Money Rules

Pursuit and misfortune

The legend on the engraving Gellt Zeucht die Weltt, below, sums up the message of the exhibition Coin and Conscience: Popular Views of Money, Credit and Speculation at the Harvard Business School’s Baker Library. In German and Latin, it may be translated thus: “The world is led and ruled by money: money blinds great men in the world. Everyone pursues it: yet misfortune holds many back.”

The exhibition samples the library’s Bleichroeder Collection of more than a thousand prints depicting stock exchanges, speculators, usurers, and other money matters. Thirty images are on view in the library’s lobby through May 22, and 70 may be examined—closely, with zoom technology—in a virtual exhibition produced by Outreach Program leader Karen Bailey and mounted indefinitely at www.library.-hbs.edu/-hc/cc. Those 70 are featured in an on-line exhibition catalog by Ruth Rogers, special collections librarian at Wellesley College. She writes: “Through three centuries and six countries, from admonishing biblical allegory to scathing political cartoon, the images shown here resound with the same message: where there is money, there is power, vice, corruption, and misfortune.”

Photographs courtesy of Baker Library, Harvard Business School

Above: Gellt Zeucht die Weltt. Mundum Trahit Pecunia, engraved, designed, and published by Mathias Greuter, Strasbourg?, 1589. The World is borne on a chariot whose wheels are gold coins. Two noblemen blinded by money walk alongside. Poverty, standing on the Wheel of Fortune, holds back the lower orders. A “money devil” cracks the whip.

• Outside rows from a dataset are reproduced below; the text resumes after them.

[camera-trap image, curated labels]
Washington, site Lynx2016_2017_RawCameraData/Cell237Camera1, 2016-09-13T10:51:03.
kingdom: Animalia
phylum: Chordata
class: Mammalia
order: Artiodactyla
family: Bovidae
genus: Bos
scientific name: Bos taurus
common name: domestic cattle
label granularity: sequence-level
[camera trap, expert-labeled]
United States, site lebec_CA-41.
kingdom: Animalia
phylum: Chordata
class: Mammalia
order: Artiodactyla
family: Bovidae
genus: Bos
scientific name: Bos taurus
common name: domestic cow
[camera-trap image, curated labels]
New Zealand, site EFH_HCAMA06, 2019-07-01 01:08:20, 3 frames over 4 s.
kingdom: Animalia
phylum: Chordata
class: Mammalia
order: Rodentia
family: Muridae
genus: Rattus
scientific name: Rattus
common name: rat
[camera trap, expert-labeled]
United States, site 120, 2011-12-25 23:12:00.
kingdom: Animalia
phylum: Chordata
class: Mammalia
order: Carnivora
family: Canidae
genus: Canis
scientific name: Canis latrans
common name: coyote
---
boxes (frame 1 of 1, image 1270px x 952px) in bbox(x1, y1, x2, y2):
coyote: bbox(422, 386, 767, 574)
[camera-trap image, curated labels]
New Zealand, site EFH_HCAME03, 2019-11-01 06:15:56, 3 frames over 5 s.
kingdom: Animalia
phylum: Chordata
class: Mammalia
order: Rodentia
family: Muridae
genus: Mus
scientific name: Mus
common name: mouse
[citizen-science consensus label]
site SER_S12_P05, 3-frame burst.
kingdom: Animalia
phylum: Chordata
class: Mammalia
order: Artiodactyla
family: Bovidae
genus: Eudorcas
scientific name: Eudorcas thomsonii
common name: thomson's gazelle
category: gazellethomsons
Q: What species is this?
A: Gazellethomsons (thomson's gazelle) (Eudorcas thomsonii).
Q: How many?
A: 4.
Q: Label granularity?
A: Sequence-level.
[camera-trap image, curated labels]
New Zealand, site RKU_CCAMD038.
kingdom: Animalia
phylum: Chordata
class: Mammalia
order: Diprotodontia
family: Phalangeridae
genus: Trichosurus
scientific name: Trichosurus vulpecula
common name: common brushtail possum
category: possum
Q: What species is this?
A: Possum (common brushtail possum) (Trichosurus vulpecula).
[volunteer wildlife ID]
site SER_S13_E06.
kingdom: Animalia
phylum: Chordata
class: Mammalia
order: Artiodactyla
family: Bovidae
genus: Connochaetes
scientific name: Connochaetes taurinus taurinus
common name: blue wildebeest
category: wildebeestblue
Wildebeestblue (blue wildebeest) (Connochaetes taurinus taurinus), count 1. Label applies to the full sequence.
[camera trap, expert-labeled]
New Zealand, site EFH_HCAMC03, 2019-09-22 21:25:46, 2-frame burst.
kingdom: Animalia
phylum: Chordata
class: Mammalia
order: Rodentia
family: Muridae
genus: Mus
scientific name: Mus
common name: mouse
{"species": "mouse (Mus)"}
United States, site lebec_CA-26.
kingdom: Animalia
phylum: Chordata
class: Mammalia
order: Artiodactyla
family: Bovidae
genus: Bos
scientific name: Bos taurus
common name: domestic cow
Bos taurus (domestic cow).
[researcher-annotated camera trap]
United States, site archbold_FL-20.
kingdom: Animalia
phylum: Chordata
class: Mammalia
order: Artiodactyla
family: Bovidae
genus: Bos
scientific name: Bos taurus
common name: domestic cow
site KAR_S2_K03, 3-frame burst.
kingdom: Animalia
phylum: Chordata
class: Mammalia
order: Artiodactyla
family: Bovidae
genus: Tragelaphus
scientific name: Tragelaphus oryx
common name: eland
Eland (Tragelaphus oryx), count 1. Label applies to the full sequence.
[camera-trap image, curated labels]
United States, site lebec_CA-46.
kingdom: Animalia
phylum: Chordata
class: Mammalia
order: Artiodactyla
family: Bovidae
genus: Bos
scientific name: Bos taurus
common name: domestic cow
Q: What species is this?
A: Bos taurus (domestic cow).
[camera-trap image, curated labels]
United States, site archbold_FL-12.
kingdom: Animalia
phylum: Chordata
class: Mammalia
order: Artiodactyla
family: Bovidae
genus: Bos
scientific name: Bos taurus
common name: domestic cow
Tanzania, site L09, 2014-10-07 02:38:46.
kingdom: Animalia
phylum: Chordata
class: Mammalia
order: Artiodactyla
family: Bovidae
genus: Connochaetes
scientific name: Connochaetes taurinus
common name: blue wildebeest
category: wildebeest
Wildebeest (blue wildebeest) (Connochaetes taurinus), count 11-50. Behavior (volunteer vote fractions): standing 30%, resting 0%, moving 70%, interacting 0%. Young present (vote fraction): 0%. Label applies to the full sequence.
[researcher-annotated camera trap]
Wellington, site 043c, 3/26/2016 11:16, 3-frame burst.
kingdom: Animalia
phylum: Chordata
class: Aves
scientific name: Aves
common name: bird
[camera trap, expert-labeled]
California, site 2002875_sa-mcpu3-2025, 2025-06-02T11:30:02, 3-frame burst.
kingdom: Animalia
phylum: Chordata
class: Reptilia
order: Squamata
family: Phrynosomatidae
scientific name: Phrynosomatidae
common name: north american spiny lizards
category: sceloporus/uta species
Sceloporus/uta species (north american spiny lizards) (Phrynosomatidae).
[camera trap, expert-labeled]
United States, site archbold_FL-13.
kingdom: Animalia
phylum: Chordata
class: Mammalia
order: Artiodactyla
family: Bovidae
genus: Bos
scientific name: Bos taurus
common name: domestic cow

Above: Midas, Transmuting All into Gold Paper, etching by James Gillray, London, March 9, 1797. Prime minister William Pitt spews paper money out of his mouth while gold coins are safely hidden in his stomach. When the Bank of England announced a gold shortage, owing to loans it had made to finance a war with France, Pitt implemented the issue of paper money. But rumor had it that the bank’s coin was being held in reserve to send to the Continent to support the war.

Above: Ni l’Un ni l’Autre, etching by Friedrich Fleischmann, after Jenny Berger, Nürnberg, early nineteenth century. One tempter offers money, the other, jewels.

Above: Le Grand Diable d’Argent Patron de la Finance, hand-colored etching, artist unknown, France, early nineteenth century. People of all trades pursue the flying money devil. Many thematically similar prints were published during a period of 150 years. Some had verses to be sung to popular tunes.